▶ **Task instructions**:
• a. From the article on DAF's first album, return an exact copy of the part that opens with the words containing "Ein Produkt der Deutsch-Amerikanischen Freundschaft (A" and closes with "Tak in 2012.".
• b. Answer these questions from the article on DAF's first album:
(i) How many pieces make up the album?
(ii) Who played drums on the recording?
(iii) On which label was the album reissued in 1999?
• c. Continue the article on DAF's first album from where it stops.

▶ **Text extract**:
========

- Original 1979 LP sleeve

Studio album by DAF
- Released: 1979
- Recorded: February–April 1979
- Genre: Noise rock, post-punk, krautrock, industrial, Neue Deutsche Welle, experimental rock
- Length: 29:52
- Label: Warning/Ata Tak

DAF chronology
|  | Ein Produkt der Deutsch-Amerikanischen Freundschaft (1979) | Die Kleinen und die Bösen (1980) |

= Ein Produkt der Deutsch-Amerikanischen Freundschaft =

Ein Produkt der Deutsch-Amerikanischen Freundschaft (A Product of German-American Friendship) is the first album by the German electronic music group Deutsch-Amerikanische Freundschaft. It was the second release, and first album, on Kurt Dahlke's Ata Tak label (then called Warning) in 1979.

The album consists of 22 untitled instrumental experimental pieces, in styles from post-punk to industrial music.

The album was reissued on Mute Records in 1999 and on Bureau B/Ata Tak in 2012.

Professional ratings
Review scores
| Source | Rating |
| AllMusic |  |

== Personnel ==
Singer Gabi Delgado had temporarily left the band after early recordings had not worked out, so the other members recorded the album as instrumentals between February and April 1979. Members on the recording were Kurt Dahlke (keyboards), Robert Görl (drums), Michael Kemner (bass) and Wolfgang Spelman (guitar).

========

▶ **Stored data**:
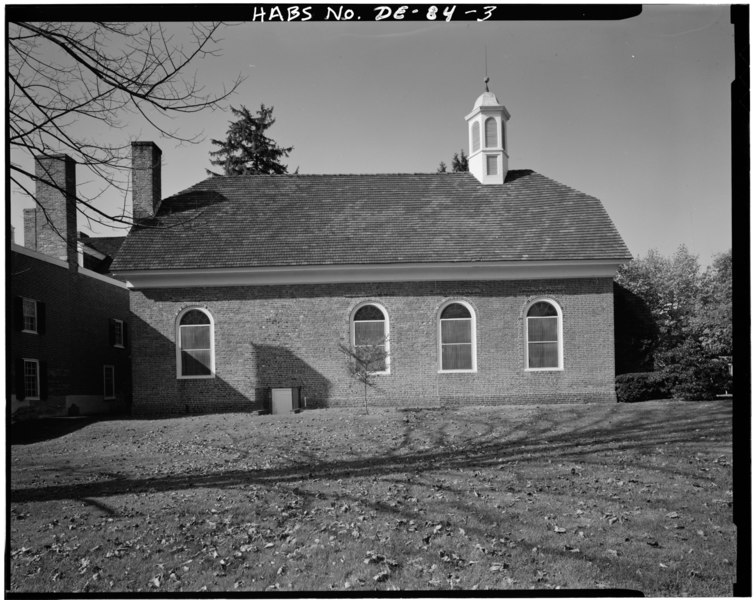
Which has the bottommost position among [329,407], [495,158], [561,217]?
[329,407]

========

▶ **Answers given**:
• a.
Ein Produkt der Deutsch-Amerikanischen Freundschaft (A Product of German-American Friendship) is the first album by the German electronic music group Deutsch-Amerikanische Freundschaft. It was the second release, and first album, on Kurt Dahlke's Ata Tak label (then called Warning) in 1979.

The album consists of 22 untitled instrumental experimental pieces, in styles from post-punk to industrial music.

The album was reissued on Mute Records in 1999 and on Bureau B/Ata Tak in 2012.

• b.
(i) 22 untitled instrumental pieces
(ii) Robert Görl
(iii) Mute Records

• c.
Shortly after the album's release, Dahlke left D.A.F. to pursue personal projects. He was replaced by Chrislo Haas.

== Reception ==
The Allmusic Guide to Electronica dismisses the album as "near-apocalyptic shrieks". Trouser Press describes it as "an apocalyptic eruption of sound announcing the end of the German Republic", assessing it as "simultaneously repellent and compelling."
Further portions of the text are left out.